Feb 10, 2014
Calling Naught 2 a platformer probably does it at least a little bit of a disservice. The playing area looks and feels like a spelunker’s dream, with deep, sizable and ever-roaming caves. The darkly rendered paths are anything but flat or straight in the way they curve and twist around. Black and light grey (with judicious dashes of other colors) make up the motif of the game, and they do a good job of highlighting the motion. With silhouettes being the basic design paradigm, the game is able to be foreboding without spooky.
Gameplay wise, the developer does a good job with eerie backstory, and the control mechanism can be selected from the option of either using virtual buttons or the accelerometer. Our protagonist, naught, is a cat-like being with upright mobility that, in his quest to escape the darkness, collects stuff and avoids dangerous things as he attempts to get from point A to point B.

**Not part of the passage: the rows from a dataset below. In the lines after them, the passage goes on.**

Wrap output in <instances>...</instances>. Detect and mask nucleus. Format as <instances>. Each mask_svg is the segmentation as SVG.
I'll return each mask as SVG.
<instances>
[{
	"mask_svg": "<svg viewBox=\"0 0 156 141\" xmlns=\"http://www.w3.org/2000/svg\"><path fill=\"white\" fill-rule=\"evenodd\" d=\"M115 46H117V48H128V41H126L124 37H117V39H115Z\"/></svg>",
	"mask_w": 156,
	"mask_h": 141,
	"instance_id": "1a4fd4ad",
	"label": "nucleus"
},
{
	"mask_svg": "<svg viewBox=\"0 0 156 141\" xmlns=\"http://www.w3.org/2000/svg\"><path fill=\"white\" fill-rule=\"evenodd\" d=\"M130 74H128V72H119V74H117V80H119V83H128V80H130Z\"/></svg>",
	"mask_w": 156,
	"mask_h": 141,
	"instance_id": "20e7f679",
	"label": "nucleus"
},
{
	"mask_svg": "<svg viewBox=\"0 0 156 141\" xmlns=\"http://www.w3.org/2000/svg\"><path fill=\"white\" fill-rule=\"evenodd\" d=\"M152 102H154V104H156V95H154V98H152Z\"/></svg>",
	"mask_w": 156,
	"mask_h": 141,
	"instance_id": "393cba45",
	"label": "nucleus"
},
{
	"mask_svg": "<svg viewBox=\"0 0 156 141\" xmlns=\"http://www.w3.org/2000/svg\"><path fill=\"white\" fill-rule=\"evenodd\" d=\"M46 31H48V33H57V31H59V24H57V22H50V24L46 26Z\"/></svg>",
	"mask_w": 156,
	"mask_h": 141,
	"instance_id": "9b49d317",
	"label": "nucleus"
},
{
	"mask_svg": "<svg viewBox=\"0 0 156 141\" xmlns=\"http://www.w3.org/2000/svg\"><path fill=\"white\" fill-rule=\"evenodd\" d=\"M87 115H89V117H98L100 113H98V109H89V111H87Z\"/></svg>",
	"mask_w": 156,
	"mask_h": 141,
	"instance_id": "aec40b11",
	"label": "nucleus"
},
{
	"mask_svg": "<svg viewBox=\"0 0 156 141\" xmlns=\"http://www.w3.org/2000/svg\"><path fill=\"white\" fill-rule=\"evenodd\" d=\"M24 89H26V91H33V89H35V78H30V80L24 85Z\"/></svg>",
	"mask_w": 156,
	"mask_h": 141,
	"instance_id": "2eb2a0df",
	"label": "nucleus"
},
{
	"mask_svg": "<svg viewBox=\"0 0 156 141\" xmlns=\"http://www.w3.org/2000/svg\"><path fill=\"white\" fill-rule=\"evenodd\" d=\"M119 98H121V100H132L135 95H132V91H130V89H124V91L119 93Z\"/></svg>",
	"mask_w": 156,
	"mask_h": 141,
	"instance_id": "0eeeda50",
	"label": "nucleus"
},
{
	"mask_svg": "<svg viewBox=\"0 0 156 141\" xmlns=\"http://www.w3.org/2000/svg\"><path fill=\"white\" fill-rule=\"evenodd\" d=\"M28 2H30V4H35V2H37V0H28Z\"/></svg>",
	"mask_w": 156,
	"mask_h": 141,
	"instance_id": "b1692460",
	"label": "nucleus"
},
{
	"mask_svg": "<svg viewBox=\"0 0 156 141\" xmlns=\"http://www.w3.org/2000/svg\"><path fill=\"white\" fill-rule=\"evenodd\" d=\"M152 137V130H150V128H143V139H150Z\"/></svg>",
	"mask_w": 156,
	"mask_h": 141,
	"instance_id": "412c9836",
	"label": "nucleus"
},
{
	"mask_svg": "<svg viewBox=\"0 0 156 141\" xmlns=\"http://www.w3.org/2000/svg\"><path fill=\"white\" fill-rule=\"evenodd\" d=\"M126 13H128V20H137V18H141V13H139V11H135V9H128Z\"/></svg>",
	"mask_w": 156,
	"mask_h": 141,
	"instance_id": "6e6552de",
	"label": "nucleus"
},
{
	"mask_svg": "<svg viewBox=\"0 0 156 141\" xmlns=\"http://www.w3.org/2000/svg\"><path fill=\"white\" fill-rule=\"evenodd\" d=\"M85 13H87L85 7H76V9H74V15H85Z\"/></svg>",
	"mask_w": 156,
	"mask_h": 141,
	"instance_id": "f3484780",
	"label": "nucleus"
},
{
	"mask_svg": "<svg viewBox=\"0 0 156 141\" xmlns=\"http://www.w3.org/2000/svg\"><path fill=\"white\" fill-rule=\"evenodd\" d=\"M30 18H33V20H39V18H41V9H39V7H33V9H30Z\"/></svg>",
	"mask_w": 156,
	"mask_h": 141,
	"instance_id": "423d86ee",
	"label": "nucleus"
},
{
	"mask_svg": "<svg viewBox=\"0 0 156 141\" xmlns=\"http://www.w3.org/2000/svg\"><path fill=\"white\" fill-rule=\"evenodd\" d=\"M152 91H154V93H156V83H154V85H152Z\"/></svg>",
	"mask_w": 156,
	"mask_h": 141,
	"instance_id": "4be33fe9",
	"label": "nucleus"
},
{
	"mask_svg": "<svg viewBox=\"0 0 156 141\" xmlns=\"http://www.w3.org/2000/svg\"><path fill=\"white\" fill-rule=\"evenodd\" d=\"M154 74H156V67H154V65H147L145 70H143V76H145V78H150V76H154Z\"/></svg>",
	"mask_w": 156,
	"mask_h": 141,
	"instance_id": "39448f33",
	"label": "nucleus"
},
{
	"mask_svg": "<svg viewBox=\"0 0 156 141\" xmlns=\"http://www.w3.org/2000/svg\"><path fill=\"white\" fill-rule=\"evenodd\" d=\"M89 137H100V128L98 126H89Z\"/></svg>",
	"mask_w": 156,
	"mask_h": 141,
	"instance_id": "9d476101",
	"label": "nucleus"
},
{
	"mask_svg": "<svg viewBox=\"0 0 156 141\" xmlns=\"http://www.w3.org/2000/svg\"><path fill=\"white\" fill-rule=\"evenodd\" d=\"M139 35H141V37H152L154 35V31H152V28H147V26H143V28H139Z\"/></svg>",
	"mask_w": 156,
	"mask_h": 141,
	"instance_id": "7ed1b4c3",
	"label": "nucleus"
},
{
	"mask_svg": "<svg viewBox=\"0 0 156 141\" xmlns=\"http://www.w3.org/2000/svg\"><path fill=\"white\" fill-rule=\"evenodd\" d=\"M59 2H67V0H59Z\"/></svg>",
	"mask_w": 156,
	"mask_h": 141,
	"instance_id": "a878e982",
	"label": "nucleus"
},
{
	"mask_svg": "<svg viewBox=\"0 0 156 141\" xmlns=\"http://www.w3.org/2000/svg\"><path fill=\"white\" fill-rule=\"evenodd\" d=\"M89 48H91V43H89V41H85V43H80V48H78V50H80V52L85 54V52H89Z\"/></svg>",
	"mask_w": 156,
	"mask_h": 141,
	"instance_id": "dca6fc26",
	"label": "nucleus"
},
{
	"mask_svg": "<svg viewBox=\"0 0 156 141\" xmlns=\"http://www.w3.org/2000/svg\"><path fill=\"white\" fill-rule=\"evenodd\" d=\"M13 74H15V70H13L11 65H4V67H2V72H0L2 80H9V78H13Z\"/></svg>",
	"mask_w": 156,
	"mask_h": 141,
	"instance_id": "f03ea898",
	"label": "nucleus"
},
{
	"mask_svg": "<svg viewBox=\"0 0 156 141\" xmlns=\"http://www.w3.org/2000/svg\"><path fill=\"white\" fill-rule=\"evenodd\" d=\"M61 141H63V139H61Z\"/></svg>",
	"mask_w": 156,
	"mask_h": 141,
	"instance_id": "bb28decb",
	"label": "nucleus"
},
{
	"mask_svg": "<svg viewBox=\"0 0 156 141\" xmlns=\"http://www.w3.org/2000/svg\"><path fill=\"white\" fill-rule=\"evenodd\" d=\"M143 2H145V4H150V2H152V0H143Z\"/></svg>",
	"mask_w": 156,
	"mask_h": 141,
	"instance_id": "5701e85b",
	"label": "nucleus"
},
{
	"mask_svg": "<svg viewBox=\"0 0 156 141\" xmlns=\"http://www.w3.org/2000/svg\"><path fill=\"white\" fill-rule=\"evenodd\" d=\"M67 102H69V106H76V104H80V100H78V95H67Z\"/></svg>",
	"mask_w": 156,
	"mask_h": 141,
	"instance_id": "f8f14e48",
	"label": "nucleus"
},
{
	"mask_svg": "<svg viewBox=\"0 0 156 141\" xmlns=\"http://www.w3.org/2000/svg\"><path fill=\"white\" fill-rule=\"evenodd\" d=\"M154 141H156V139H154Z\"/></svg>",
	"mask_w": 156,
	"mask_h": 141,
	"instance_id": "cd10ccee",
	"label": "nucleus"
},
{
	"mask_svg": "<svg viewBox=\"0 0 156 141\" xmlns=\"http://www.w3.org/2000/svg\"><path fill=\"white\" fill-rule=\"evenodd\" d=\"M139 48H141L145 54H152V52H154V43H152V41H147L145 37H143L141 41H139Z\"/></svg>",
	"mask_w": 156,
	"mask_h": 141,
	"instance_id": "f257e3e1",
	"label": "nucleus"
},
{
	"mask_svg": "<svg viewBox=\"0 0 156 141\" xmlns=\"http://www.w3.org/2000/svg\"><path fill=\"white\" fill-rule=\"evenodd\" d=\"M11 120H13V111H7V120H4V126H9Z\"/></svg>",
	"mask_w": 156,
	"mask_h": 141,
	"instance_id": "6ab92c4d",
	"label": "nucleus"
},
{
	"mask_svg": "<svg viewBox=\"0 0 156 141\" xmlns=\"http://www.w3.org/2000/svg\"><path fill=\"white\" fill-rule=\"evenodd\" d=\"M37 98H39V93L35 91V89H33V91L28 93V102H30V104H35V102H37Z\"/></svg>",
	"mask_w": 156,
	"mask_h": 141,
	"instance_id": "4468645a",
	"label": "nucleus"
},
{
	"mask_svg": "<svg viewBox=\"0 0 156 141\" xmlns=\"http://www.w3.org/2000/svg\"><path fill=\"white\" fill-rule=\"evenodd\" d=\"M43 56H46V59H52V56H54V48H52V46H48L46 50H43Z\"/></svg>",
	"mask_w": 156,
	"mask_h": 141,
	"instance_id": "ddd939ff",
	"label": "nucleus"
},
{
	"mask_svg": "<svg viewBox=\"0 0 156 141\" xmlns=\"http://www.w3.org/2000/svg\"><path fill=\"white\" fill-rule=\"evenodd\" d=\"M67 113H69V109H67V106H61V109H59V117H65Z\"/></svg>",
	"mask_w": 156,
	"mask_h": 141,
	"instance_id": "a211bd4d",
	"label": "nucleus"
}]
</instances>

Gravity, as a concept, is the backbone of the gameplay. the “ground” is a function of the accelerometer (if that is the control set used), in that rotating it causes Naught to treat the area closest to the ground as the source of the gravitational pull. It is pretty cool and strangely logical in practice, akin to watching how a wingless bug in a jar reacts to an inquisitive child flipping and rotating the jar. In the hands of a skilled player, obstacles become travelways.
As the leveled gameplay moves on, the ground structures become more intricate, as do the dangers. There are sliding and rotating bodies, lethal plants, bubbles, tentacles and more. Speed is exhilarating, but can be fatal. there are sections with a dearth of light, and the whole games comes together quite well.
It takes some of the better elements of the first iteration and improves on them. There is much of the same, but thankfully, it feels more refined, and the upfront pricing does help as well.